** Source document **

··········

Mixed Stories on Pythagoras’ Personal Life

Pythagoras is believed to have been born around 570 BC, and spent his early life on Samos, a Greek island in the eastern Aegean Sea. His father was Mnesarchus, a gem merchant, and his mother was a woman by the name of Pythais. Pythagoras had two or three brothers as well.

The nature of Pythagoras’ family life is debated. Some historians claim that he was married to a woman named Theano, had a daughter named Damo, and a son named Telauges. Others claimed that Theano was Pythagoras’ student, not his wife. There is also a belief that the ancient Greek philosopher was never married and had no children.

Bust of Pythagoras – Roman copy of the Greek original. Musei Capitolini, Rome, Italy.

Bust of Pythagoras – Roman copy of the Greek original. Musei Capitolini, Rome, Italy. ( CC BY SA 3.0 )

Pythagoras’ Journeys

While Pythagoras’ marital status is debatable, it is generally agreed that the philosopher left his place of birth around 530 BC due to a disagreement with the policies of the tyrant Polycrates. It was either at this time, or perhaps even before, that Pythagoras visited Egypt and Babylon (some say even India), where he became acquainted with the beliefs and customs of these cultures.

Pythagoras eventually settled in Croton (modern Crotone), at that point of time a Greek city in southern Italy, and was put in charge of the education of the children and the women of the city. Pythagoras became an influential person in the area, and even established an exclusive community of followers in Croton.

Illustration depicting Pythagoras teaching women.

Illustration depicting Pythagoras teaching women. ( Public Domain )

His fame, however, also led to his downfall. It is said that Cylon, a young man from an aristocratic family, desired to join this community. When his request was rejected, he gathered anti-Pythagorean support and attacked the philosopher. As a result, Pythagoras abandoned Croton and moved to Metapontum around 500 BC, where he died some years later.

What is Pythagoras Known For?

One of the difficulties in dealing with Pythagoras’ teachings is the fact that none of his original writings are known to have survived. Thus, it is necessary for people today to rely on secondary sources for an understanding of his work. This poses another problem, as Pythagoreans in subsequent generations are said to have had a tendency of ascribing to Pythagoras their own developments of his ideas.

In fact, it is unclear whether the famed Pythagorean Theorem (or any of his other theorems) was proven by Pythagoras himself, or by his followers.

Pythagoras’ Beliefs and the Pythagorean Way of Life

Still, one may be able to say a few things about the teachings of Pythagoras. Although Pythagorean thought is dominated by mathematics, the followers of Pythagoras also dabbled in mysticism. For example, Pythagoras may have been the first to introduce to the Greeks the idea of the immortality of the human soul and reincarnation.

··········

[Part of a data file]
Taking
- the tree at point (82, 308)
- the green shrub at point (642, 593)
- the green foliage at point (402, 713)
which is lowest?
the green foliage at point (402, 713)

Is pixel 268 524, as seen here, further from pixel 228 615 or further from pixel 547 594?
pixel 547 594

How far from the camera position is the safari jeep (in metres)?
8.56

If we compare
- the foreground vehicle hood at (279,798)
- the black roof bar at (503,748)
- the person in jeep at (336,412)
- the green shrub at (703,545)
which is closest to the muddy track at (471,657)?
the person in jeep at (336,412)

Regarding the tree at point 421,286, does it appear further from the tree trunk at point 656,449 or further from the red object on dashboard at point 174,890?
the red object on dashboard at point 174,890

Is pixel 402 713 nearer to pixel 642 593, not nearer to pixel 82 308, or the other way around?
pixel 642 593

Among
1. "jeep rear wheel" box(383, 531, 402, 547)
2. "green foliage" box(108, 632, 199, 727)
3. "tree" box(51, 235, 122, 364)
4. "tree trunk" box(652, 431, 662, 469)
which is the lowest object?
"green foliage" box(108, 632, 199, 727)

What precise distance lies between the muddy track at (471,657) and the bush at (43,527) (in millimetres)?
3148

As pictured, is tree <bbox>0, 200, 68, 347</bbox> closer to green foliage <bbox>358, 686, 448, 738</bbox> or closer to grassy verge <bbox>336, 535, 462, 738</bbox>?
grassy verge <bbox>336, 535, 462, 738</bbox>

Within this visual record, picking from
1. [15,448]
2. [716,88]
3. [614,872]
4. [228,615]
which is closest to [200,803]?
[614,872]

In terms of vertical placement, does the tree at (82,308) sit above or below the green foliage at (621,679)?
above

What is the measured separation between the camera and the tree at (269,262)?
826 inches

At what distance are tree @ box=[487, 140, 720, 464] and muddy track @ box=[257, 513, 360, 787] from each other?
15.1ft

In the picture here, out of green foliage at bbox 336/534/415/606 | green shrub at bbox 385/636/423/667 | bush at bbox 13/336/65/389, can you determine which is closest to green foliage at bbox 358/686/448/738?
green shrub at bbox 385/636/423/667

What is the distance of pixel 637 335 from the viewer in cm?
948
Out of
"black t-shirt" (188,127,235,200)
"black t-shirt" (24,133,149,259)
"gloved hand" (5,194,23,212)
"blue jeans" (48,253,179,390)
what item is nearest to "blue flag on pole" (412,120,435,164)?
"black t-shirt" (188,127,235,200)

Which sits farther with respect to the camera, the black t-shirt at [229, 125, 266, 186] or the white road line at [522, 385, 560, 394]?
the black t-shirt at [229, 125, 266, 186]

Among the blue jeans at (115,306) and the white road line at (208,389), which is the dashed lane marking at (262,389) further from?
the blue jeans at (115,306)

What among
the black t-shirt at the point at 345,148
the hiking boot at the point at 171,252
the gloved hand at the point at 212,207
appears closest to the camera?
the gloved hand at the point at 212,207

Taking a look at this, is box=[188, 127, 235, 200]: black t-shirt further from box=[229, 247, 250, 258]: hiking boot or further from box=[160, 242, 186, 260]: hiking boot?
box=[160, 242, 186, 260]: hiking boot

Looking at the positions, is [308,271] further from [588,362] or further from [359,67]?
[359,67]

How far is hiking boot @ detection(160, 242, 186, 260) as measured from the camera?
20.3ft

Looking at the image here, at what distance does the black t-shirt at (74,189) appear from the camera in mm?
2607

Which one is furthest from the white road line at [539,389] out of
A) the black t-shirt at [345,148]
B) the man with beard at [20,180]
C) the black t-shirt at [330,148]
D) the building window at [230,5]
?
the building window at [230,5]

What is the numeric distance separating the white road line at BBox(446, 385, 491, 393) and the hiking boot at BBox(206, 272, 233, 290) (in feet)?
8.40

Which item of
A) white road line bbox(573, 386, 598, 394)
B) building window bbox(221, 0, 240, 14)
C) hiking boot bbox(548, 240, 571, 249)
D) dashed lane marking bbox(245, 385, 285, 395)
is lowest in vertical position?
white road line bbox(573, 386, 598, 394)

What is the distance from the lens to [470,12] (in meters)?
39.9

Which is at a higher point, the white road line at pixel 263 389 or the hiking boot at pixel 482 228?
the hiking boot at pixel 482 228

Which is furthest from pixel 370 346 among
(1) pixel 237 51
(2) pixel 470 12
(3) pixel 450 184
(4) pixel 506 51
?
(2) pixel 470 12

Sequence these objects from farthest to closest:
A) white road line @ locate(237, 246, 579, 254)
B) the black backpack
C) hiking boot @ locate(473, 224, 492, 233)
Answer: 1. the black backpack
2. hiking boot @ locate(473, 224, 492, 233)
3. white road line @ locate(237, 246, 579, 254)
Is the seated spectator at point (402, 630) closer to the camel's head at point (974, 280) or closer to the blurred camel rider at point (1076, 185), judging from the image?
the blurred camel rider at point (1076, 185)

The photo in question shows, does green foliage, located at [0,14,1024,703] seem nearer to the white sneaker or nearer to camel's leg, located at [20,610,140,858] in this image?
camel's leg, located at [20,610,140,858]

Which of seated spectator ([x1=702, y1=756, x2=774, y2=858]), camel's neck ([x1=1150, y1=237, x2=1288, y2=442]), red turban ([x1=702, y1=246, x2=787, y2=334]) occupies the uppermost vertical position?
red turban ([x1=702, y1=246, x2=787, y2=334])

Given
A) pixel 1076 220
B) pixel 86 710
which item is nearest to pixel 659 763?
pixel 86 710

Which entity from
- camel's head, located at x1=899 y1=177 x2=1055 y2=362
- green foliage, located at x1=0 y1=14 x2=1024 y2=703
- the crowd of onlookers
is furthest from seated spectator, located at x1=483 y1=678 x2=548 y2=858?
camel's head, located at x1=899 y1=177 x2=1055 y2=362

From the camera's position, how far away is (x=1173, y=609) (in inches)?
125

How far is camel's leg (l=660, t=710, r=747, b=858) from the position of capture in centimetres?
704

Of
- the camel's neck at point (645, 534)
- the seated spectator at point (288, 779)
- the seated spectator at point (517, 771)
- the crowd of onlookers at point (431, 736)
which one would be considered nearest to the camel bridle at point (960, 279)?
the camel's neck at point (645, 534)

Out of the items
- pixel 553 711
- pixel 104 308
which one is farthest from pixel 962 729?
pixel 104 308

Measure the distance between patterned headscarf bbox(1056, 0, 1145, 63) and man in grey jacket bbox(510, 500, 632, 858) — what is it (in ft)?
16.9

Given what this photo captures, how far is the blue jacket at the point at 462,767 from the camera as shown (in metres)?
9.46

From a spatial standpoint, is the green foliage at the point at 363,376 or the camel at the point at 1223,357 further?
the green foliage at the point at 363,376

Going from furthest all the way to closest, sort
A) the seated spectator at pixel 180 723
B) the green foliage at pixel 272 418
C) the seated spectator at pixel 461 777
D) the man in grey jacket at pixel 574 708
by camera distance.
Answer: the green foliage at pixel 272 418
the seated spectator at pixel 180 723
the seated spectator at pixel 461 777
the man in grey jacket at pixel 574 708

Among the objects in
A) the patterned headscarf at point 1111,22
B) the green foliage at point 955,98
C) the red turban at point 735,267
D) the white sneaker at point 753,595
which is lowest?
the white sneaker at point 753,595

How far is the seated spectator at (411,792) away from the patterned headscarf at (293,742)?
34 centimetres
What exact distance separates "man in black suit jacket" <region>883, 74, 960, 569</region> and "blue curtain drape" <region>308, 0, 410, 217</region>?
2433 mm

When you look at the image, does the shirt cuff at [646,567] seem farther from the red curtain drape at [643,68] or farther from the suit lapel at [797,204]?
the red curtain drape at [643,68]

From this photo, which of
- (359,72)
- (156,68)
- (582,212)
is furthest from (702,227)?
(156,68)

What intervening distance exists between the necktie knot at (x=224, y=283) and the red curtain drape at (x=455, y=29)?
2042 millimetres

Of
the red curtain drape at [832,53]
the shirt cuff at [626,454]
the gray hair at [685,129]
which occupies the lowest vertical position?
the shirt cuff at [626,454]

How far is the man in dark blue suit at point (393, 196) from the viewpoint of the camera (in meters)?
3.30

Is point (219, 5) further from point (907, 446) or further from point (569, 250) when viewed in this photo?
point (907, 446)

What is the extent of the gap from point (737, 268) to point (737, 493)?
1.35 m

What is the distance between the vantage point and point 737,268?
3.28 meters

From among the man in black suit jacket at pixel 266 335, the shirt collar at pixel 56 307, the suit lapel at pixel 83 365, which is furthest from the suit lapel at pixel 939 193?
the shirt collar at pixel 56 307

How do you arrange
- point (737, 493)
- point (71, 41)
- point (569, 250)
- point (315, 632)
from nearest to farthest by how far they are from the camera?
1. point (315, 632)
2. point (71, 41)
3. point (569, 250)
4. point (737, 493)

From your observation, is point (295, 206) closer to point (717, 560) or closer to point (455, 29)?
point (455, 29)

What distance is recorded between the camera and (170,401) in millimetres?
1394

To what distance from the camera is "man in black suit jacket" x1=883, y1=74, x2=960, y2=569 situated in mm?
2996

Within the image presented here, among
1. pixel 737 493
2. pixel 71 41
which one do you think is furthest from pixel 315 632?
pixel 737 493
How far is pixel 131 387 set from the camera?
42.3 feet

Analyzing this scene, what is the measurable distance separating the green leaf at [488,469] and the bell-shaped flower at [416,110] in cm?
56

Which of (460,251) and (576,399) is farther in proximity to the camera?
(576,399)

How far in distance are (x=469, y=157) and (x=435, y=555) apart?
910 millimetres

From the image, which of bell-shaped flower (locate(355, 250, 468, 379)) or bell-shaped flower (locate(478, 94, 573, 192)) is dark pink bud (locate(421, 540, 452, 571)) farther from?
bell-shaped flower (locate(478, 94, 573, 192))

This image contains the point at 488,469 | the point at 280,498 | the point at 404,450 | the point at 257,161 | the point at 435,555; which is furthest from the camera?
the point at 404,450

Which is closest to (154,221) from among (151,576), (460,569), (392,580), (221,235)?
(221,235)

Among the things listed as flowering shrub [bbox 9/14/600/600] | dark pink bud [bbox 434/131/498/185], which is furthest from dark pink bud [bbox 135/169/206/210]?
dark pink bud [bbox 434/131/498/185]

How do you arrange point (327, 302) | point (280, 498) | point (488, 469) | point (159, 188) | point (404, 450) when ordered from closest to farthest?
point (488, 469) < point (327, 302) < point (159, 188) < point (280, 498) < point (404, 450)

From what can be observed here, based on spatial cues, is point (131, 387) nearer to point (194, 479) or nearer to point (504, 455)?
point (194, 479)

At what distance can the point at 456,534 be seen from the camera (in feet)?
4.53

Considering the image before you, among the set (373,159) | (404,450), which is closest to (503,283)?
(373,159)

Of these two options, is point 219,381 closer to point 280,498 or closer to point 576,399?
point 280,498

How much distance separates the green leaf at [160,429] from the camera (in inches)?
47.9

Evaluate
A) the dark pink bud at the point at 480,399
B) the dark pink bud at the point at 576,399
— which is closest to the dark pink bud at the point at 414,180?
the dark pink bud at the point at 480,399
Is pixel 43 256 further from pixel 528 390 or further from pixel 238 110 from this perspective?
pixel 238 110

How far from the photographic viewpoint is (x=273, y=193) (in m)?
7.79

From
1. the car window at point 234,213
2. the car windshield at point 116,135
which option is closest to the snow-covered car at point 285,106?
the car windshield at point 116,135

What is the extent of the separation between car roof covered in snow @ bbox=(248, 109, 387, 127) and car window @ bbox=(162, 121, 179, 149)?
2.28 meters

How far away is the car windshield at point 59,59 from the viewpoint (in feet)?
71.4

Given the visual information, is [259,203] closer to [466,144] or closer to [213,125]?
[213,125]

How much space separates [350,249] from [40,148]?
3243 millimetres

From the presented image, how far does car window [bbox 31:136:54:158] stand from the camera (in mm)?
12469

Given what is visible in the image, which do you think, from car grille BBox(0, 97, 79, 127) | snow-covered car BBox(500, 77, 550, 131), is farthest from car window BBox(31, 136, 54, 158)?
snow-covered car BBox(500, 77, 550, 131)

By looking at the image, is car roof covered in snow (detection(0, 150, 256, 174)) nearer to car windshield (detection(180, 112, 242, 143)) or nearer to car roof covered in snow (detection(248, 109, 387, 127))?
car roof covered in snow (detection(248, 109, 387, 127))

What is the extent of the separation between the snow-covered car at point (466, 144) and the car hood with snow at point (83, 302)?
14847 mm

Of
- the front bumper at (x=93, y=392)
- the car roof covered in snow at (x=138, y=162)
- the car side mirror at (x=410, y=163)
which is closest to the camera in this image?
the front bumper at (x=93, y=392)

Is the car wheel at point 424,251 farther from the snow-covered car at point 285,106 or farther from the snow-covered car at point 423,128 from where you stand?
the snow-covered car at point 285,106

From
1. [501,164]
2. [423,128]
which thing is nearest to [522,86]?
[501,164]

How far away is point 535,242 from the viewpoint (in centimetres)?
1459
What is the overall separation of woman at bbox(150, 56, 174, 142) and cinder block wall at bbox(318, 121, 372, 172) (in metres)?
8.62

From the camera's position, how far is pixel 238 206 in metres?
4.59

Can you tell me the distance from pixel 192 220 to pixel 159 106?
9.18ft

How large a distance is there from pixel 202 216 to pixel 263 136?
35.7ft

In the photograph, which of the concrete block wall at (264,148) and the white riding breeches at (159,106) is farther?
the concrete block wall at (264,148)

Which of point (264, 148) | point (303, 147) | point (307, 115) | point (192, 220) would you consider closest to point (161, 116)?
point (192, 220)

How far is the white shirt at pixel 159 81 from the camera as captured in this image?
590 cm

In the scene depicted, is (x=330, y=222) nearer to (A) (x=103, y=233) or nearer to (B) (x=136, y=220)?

··········

** Required actions **
a – Reproduce the passage of the Pythagoras text starting at "Pythagoras eventually settled" and ending at "some years later.".
b – Convert the lines of the records starting at the line containing "How far is the seated" and ending at the line containing "2042 millimetres" into a JSON list of strings, one string per line, skipping blank lines.

** Solved tasks **
a –
Pythagoras eventually settled in Croton (modern Crotone), at that point of time a Greek city in southern Italy, and was put in charge of the education of the children and the women of the city. Pythagoras became an influential person in the area, and even established an exclusive community of followers in Croton.

Illustration depicting Pythagoras teaching women.

Illustration depicting Pythagoras teaching women. ( Public Domain )

His fame, however, also led to his downfall. It is said that Cylon, a young man from an aristocratic family, desired to join this community. When his request was rejected, he gathered anti-Pythagorean support and attacked the philosopher. As a result, Pythagoras abandoned Croton and moved to Metapontum around 500 BC, where he died some years later.

b –
[
  "How far is the seated spectator at (411,792) away from the patterned headscarf at (293,742)?",
  "34 centimetres",
  "What exact distance separates \"man in black suit jacket\" <region>883, 74, 960, 569</region> and \"blue curtain drape\" <region>308, 0, 410, 217</region>?",
  "2433 mm",
  "When you look at the image, does the shirt cuff at [646,567] seem farther from the red curtain drape at [643,68] or farther from the suit lapel at [797,204]?",
  "the red curtain drape at [643,68]",
  "From this photo, which of",
  "- (359,72)",
  "- (156,68)",
  "- (582,212)",
  "is furthest from (702,227)?",
  "(156,68)",
  "What intervening distance exists between the necktie knot at (x=224, y=283) and the red curtain drape at (x=455, y=29)?",
  "2042 millimetres"
]